Verify Lagrange’s mean value theorem for the following function on the indicated interval. In each case find a point $c$ in the indicated interval as stated by the Lagrange’s mean value theorem: $f(x) = (x - 1)(x - 2)(x - 3)$ on $\left[ {0,4} \right]$

Answer 1

Solution

Here we have to verify Lagrange’s mean value theorem (LMVT) for the given function $f(x)$ . Firstly we will check the continuity of the given function in a given interval and then we will check the differentiability of the given function in the given interval. After that to find point $c$ , we will use the formula of LMVT and check if there exists a point $c$ such that the differentiation of point $c$ is equal to 0, where $c$ lies in the given interval.

Formula Used: We will use the formula, $f'(c) = \dfrac{{f(b) - f(a)}}{{b - a}}$ .

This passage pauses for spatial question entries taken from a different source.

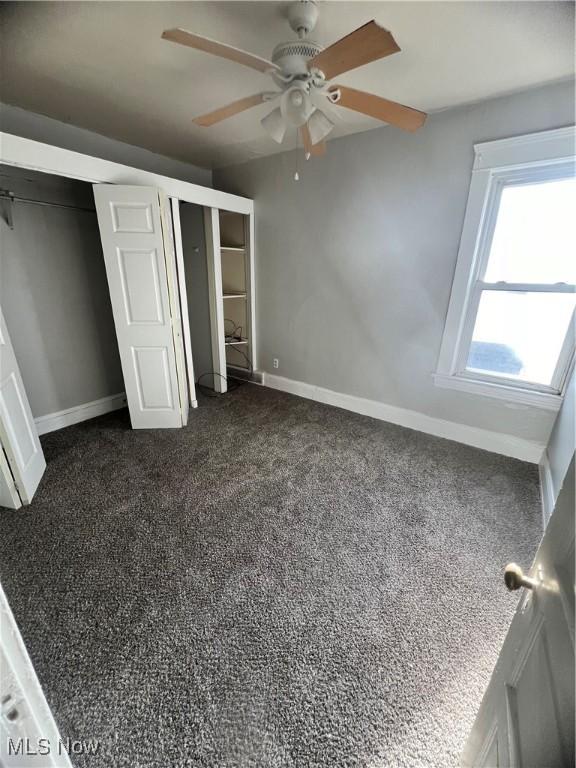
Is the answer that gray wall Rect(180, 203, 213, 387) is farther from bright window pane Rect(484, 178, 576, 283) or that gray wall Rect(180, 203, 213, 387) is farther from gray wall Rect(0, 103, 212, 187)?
bright window pane Rect(484, 178, 576, 283)

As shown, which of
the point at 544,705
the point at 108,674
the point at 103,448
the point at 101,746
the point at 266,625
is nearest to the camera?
the point at 544,705

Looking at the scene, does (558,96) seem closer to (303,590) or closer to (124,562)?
(303,590)

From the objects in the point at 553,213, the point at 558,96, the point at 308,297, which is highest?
the point at 558,96

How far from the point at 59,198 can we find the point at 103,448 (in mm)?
2082

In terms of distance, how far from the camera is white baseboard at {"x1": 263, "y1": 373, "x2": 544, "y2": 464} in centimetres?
249

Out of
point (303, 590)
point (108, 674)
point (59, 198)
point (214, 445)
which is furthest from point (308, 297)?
point (108, 674)

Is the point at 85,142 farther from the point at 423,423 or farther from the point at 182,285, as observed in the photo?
the point at 423,423

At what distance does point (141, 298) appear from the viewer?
8.51 ft

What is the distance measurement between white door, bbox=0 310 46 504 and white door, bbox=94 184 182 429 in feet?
2.44

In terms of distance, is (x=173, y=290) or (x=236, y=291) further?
(x=236, y=291)

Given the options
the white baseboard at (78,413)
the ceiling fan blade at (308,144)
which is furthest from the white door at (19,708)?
the white baseboard at (78,413)

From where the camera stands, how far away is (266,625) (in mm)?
1336

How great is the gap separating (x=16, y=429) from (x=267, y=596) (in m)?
1.81

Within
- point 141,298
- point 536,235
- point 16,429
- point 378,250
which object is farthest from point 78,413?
point 536,235
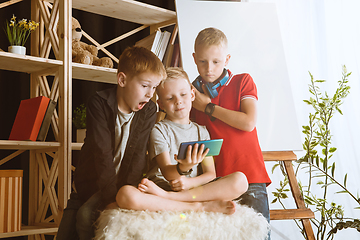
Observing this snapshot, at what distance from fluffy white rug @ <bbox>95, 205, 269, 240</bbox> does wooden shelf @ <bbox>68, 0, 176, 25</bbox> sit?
1156mm

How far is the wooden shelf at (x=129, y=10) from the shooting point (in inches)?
72.3

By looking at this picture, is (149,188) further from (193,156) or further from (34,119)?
(34,119)

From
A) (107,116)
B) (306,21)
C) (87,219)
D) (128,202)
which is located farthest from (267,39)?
(87,219)

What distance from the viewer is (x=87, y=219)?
4.16 ft

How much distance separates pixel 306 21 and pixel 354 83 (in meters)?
0.49

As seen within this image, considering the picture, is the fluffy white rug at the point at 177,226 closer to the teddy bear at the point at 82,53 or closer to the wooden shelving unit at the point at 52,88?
the wooden shelving unit at the point at 52,88

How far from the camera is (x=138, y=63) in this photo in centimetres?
143

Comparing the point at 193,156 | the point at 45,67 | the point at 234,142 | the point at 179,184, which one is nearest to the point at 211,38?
the point at 234,142

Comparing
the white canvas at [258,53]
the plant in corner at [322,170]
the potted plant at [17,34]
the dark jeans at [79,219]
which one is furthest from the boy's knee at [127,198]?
the plant in corner at [322,170]

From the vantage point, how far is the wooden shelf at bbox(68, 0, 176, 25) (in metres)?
1.84

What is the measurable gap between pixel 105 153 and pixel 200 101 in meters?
0.49

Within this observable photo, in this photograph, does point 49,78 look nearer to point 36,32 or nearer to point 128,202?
point 36,32

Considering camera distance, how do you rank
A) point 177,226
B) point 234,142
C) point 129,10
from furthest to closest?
point 129,10
point 234,142
point 177,226

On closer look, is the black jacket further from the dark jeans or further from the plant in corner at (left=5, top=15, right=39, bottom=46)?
the plant in corner at (left=5, top=15, right=39, bottom=46)
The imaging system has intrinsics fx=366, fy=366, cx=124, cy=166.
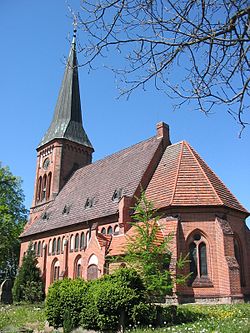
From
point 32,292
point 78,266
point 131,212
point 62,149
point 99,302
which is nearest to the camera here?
point 99,302

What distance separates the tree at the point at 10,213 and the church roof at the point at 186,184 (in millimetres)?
23142

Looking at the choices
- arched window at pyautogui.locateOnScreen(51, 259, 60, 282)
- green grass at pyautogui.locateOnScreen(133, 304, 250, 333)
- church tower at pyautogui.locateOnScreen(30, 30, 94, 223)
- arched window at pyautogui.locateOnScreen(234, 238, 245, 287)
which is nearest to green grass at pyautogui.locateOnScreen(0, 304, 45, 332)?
green grass at pyautogui.locateOnScreen(133, 304, 250, 333)

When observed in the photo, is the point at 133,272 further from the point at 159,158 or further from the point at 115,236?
the point at 159,158

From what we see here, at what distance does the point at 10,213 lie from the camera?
46.6 meters

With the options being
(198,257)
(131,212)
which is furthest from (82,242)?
(198,257)

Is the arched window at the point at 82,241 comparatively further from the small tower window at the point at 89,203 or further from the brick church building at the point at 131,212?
the small tower window at the point at 89,203

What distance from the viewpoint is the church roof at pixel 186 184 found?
73.3ft

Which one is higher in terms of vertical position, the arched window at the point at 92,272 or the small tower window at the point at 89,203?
the small tower window at the point at 89,203

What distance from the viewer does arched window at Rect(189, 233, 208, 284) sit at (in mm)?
21172

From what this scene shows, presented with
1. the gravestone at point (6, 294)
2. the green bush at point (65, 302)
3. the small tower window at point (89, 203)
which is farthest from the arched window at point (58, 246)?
the green bush at point (65, 302)

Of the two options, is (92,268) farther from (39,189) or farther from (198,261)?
(39,189)

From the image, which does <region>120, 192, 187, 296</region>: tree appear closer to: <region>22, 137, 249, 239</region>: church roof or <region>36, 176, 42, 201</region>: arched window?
<region>22, 137, 249, 239</region>: church roof

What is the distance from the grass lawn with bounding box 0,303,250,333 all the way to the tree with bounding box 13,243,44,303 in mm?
9076

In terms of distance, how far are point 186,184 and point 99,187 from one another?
9.77 meters
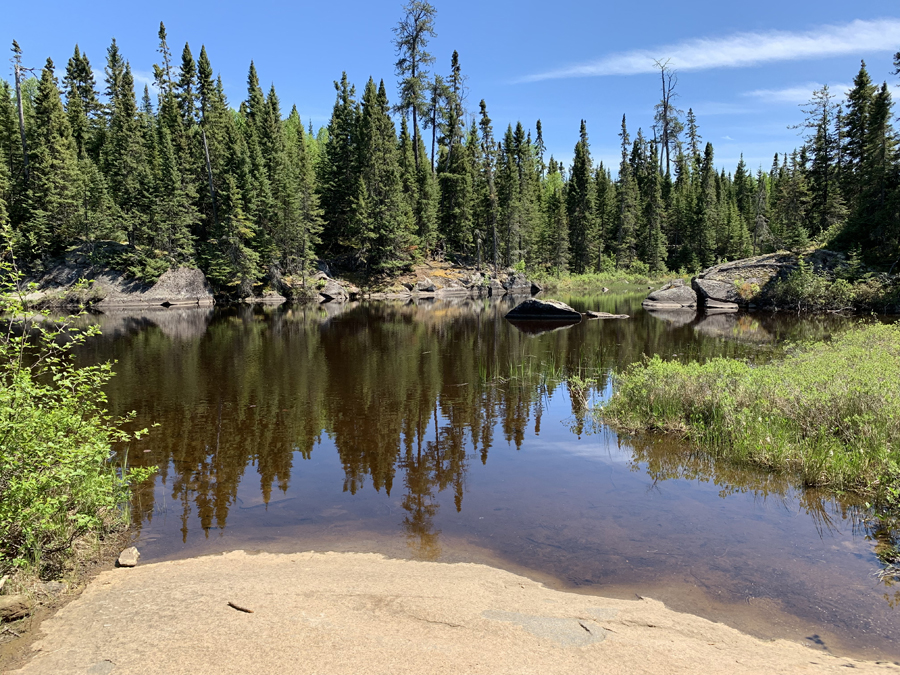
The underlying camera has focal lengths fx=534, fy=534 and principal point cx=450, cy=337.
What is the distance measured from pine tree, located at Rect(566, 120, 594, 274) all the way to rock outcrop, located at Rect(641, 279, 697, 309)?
31710mm

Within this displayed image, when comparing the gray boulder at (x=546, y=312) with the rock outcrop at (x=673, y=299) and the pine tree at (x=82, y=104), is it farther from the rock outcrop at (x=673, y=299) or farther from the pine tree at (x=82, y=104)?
the pine tree at (x=82, y=104)

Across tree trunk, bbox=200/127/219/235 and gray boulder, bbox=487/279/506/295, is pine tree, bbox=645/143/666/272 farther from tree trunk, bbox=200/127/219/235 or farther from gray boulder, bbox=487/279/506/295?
tree trunk, bbox=200/127/219/235

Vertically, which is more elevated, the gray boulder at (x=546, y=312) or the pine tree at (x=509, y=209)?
the pine tree at (x=509, y=209)

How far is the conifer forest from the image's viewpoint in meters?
44.9

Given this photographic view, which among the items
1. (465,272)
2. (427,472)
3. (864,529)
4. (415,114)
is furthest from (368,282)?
(864,529)

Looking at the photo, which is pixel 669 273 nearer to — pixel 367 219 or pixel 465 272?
pixel 465 272

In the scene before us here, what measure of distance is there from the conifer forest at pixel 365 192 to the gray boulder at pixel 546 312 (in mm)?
19708

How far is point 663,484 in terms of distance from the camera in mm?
8102

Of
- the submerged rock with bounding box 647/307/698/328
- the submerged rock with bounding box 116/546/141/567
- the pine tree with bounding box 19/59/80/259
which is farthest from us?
the pine tree with bounding box 19/59/80/259

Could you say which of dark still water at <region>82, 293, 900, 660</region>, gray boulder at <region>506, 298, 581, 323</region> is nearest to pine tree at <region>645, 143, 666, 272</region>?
gray boulder at <region>506, 298, 581, 323</region>

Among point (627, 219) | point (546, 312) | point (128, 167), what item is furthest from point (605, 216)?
point (128, 167)

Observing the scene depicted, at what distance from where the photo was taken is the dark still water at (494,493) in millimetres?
5434

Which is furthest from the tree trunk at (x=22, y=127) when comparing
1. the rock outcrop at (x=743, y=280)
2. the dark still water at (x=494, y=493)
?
the rock outcrop at (x=743, y=280)

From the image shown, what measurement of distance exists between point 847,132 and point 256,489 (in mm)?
52234
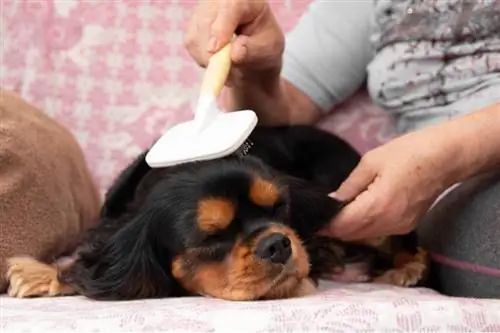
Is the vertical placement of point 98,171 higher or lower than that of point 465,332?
lower

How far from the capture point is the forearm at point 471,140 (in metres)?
1.16

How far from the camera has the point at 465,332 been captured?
2.73 feet

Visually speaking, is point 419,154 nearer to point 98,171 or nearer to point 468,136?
point 468,136

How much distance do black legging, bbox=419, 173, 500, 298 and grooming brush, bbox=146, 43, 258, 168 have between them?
32 centimetres

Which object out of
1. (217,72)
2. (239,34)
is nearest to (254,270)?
(217,72)

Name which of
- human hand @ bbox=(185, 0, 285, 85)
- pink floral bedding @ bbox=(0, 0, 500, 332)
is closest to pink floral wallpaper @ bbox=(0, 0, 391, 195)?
pink floral bedding @ bbox=(0, 0, 500, 332)

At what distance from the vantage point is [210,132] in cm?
114

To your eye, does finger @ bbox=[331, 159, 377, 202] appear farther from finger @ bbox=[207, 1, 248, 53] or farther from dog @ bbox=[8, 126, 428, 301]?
finger @ bbox=[207, 1, 248, 53]

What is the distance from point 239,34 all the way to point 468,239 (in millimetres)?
423

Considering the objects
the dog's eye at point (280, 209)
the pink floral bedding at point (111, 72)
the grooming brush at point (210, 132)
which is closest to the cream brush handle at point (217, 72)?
the grooming brush at point (210, 132)

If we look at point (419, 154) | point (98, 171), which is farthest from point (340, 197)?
point (98, 171)

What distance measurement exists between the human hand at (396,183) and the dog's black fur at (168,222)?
1.8 inches

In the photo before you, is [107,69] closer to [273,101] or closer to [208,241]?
[273,101]

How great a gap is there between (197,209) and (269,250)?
0.10 metres
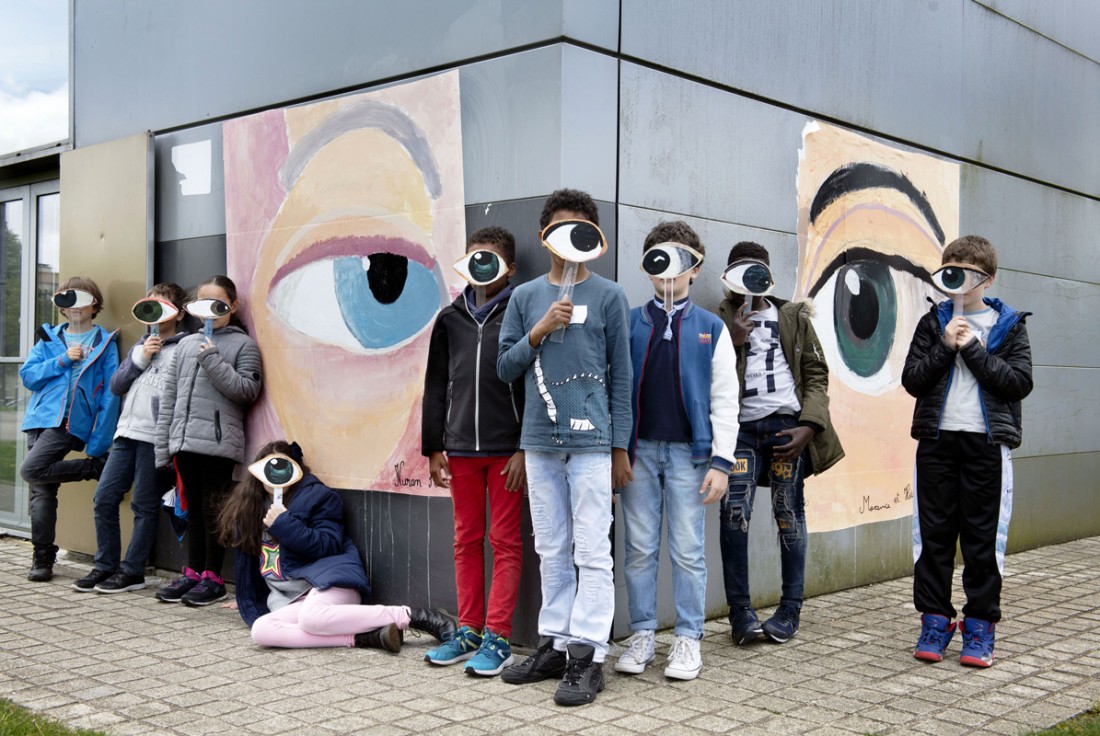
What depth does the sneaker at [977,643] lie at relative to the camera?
511cm

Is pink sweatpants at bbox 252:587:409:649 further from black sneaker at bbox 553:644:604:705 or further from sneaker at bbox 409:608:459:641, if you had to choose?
black sneaker at bbox 553:644:604:705

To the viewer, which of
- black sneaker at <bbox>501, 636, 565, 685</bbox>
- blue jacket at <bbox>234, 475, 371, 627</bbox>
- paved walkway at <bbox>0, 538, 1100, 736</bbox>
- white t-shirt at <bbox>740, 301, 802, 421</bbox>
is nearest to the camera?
paved walkway at <bbox>0, 538, 1100, 736</bbox>

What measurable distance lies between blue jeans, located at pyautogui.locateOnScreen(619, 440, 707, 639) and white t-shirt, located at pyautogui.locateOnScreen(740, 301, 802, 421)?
656 mm

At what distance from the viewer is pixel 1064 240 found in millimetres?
9023

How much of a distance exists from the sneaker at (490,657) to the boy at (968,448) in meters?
1.99

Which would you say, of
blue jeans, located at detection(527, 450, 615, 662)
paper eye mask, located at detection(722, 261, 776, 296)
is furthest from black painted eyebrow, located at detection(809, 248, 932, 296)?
blue jeans, located at detection(527, 450, 615, 662)

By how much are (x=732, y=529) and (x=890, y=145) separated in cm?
324

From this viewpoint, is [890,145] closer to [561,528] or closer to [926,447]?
[926,447]

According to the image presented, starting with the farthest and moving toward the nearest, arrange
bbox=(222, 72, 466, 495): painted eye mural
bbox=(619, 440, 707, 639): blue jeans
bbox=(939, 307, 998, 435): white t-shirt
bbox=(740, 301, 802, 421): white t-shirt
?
bbox=(222, 72, 466, 495): painted eye mural < bbox=(740, 301, 802, 421): white t-shirt < bbox=(939, 307, 998, 435): white t-shirt < bbox=(619, 440, 707, 639): blue jeans

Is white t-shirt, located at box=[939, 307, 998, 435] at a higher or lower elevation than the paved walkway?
higher

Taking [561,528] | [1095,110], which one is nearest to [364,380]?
[561,528]

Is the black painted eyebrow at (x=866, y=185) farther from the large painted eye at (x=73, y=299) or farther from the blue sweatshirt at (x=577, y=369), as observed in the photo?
the large painted eye at (x=73, y=299)

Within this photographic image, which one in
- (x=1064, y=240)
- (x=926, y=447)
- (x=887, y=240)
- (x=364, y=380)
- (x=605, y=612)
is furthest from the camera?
(x=1064, y=240)

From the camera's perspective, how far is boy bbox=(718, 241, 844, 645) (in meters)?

Complete step by step solution:
Lagrange’s mean value theorem states that if a function is continuous on close interval $\left[ {a,b} \right]$ and differentiable on open interval $\left( {a,b} \right)$ then there exists at least one point $c$ in the given interval such that $f'(c) = \dfrac{{f(b) - f(a)}}{{b - a}}$ .
We are given that, $f(x) = (x - 1)(x - 2)(x - 3)$ .
Here the given function $f(x)$ is continuous on $\left[ {0,4} \right]$ .
Now we know that the given function is a polynomial function thus it is differentiable on $\left[ {0,4} \right]$ .
Now to verify LMVT we have to find $c \in \left( {0,4} \right)$ such that $f'(c) = \dfrac{{f(4) - f(0)}}{{4 - 0}}$ .
Now, to find $f(4)$ we take $x = 4$ in the given function.
Therefore,
$f(4) = (4 - 1)(4 - 2)(4 - 3)$
Simplifying the terms, we get
$\Rightarrow f\left( 4 \right) = 6$
And to find $f(0)$ we take $x = 0$ in the given function
$f(0) = (0 - 1)(0 - 2)(0 - 3) = - 6$
Now we will differentiate the given function.
Therefore, by differentiating given function, we get,
$f'(x) = 3{x^2} - 12x + 11$
Substituting $x = c$ in above equation, we get
$\Rightarrow f'(c) = 3{c^2} - 12c + 11$
Now by putting all these values in the formula of LMVT, $f'(c) = \dfrac{{f(b) - f(a)}}{{b - a}}$ , we get
$f'(c) = \dfrac{{f(4) - f(0)}}{{4 - 0}}$
$\Rightarrow 3{c^2} - 12c + 11 = \dfrac{{6 - ( - 6)}}{4}$
Now , by solving it further, we get
$\Rightarrow 3{c^2} - 12c + 11 = 3$
Subtracting 3 from both sides, we get
$\Rightarrow 3{c^2} - 12c + 8 = 0$
The obtained equation is a quadratic equation.
Now by solving the above quadratic equation, we get
$c = \dfrac{{12 \pm \sqrt {144 - 96} }}{6}$
$\Rightarrow c = \dfrac{{12 \pm \sqrt {48} }}{6}$
By simplifying the equation further, we get
$\Rightarrow c = 2 \pm \dfrac{{2\sqrt 3 }}{3}$
$\Rightarrow c = 2 \pm \dfrac{2}{{\sqrt 3 }}$
Here both the values of $c$ lie between 0 and 4.
As $c$ lies between $\left[ {0,4} \right]$ , LMVT is verified.

Note:
Here both values of $c$ lie in the given interval but in other situations, we have to consider only those values of $c$ which lie in the given interval and all other values are rejected. At least one value of $c$ should be obtained otherwise LMVT is not verified.